Il n'était même pas 10 heures du matin. Je n'avais pas réussi à dormir, le manque frappant à la porte de mes besoins, de mon cerveau. C'était la seule chose qui pouvait calmer mes émotions si naucives.

La porte claqua, me fis sursauter, et à peine avait-elle refermer la porte, que j'avais déjà oublié les mots sortis de ses lèvres sèches, tels le venin d'un serpent.

La pièce tournait autour de moi, et malgré ça, je fouillais dans mes tiroirs, sous mon vieux tapis dégueulasse, sous les lattes de mon lit. Rien.
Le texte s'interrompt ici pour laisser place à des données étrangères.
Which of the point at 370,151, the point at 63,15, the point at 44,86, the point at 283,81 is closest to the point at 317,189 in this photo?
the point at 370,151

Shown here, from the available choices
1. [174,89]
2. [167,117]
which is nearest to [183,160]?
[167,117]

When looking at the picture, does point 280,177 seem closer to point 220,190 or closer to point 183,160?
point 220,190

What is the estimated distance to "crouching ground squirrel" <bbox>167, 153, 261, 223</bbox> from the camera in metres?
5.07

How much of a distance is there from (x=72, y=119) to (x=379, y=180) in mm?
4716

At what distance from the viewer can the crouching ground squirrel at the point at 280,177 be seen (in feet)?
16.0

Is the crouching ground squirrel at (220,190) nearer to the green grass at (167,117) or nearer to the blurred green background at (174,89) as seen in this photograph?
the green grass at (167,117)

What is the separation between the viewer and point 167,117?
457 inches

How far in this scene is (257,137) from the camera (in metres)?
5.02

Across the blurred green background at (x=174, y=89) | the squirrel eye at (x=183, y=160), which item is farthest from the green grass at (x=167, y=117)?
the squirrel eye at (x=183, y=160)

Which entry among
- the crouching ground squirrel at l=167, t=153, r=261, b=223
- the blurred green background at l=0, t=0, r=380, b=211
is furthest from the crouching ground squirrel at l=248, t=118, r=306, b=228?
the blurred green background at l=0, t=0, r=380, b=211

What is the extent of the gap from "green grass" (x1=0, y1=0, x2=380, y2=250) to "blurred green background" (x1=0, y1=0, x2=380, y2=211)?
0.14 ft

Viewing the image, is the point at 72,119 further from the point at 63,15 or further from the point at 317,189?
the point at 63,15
Je n'avais pas le moindre sou, ni dans ma tirelire, ni dans mes poches.

Il fallait que je me défoule. Frapper. Faire des dégats, me faire mal, fumer, hurler, c'est tout ce qui m'importait.
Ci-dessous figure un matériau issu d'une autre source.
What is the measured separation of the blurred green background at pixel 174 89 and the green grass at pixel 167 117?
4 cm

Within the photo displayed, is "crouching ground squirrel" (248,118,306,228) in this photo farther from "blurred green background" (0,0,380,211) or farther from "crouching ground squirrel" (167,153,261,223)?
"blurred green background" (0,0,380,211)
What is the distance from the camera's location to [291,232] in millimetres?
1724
Ce qui venait de m'arriver m'avait détruit, et ça allait sûrement se reproduir.
Et je ne pouvais en parler à personne.
Comment allais-je faire? J'avais besoin d'aide. Telle une pauvre enfant perdue, telle une adolescente suicidaire. Ça me faisait rire. J'étais tellement à bout que je cru m'évanouir.
Comment allait se passer cette nuit? Je n'avais plus de force. Plus de sentiments, plus d'émotions. Mes sens s'étaient éteinds. Et mon cœur aussi. J'étais là, une âme solitaire, un corps perdu. J'avais froid, j'étais seule. Pas la moindre chaleur.
Pas de bras pour m'enlasser, rien pour me rassurer.
La seule personne qui était là pour moi, pour qui je continuais à vivre, était morte. Morte et enterrée. Et pourtant, j'étais venue te rendre visite, malgré moi.
J'aurais voulu t'oublier, mais cela me semble impossible. Mon esprit et mon corps ne le veulent pas. Pourquoi? Pourquoi putain? C'est naucif, et ça va devenir mortel. Je le sais très bien.
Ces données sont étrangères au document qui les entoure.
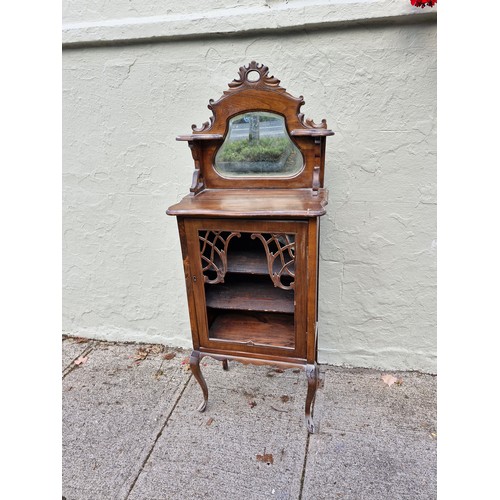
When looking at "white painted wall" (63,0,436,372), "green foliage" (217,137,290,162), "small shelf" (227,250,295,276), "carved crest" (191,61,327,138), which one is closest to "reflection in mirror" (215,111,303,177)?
"green foliage" (217,137,290,162)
J'étais dans l'incompréhension. La plus totale.
Noyée ou asphyxiée, peu importe, je m'étouffais dans mon souffle trop rapide et mes spasmes violents.

Je me levais d'un bond.
J'avais toujours ce bruit sourd dans mes oreilles. Il ne me quittait pas, et devenait de plus en plus fort. Ça sifflait, ça tambourinait, ça me faisait mal. Ma vision devint noire pendant un cours instant. Je ne bougeais plus.

Lorsque ça se calma, j'attrapais en vitesse mon vieux sac déchiré, mis quelques affaires dedans. J'ouvris ma fenêtre. J'avais l'habitude de fuir quelques fois, même souvent. Il m'était donc facile de descendre seulement un étage, et d'atterrir derrière un arbre.

Enfin mes pieds touchèrent le sol. La douleur me coupa la respiration.
Je couru rapidement, pour me défouler, au moins 5 kilomètres pour enfin arriver chez la seule personne qui pouvait peut-être me comprendre. En tout cas je l'espérais. C'était le meilleur ami de mon copain décédé, et je m'étais decidée à aller le voir.
Je ne voulais plus rentrer chez moi.
Je ne voulais plus faire semblant, comme si tout allait bien.

Je m'arrêtais sur des escaliers sales et délabrés, le temps de m'allumer une cigarette, histoire de me calmer un peu.

Je pris mon courage à deux mains, récupérais les dernières forces mentales qu'il me restait.

Je frappa à sa porte. Je voulais partir, faire marche arrière, mais pourtant je restais plantée là. Le bruit du verrou me tira de mon angoisse. Son regard traversa le mien. Nous restâmes debout comme ça. Pendant longtemps.
On se fixait, en silence, sans bouger.
On s'était oubliés, et on avait regretté.

Il me prit dans ses bras. Il me serra fort. Très fort. Comme j'en avais perdu le goût, et l'habitude.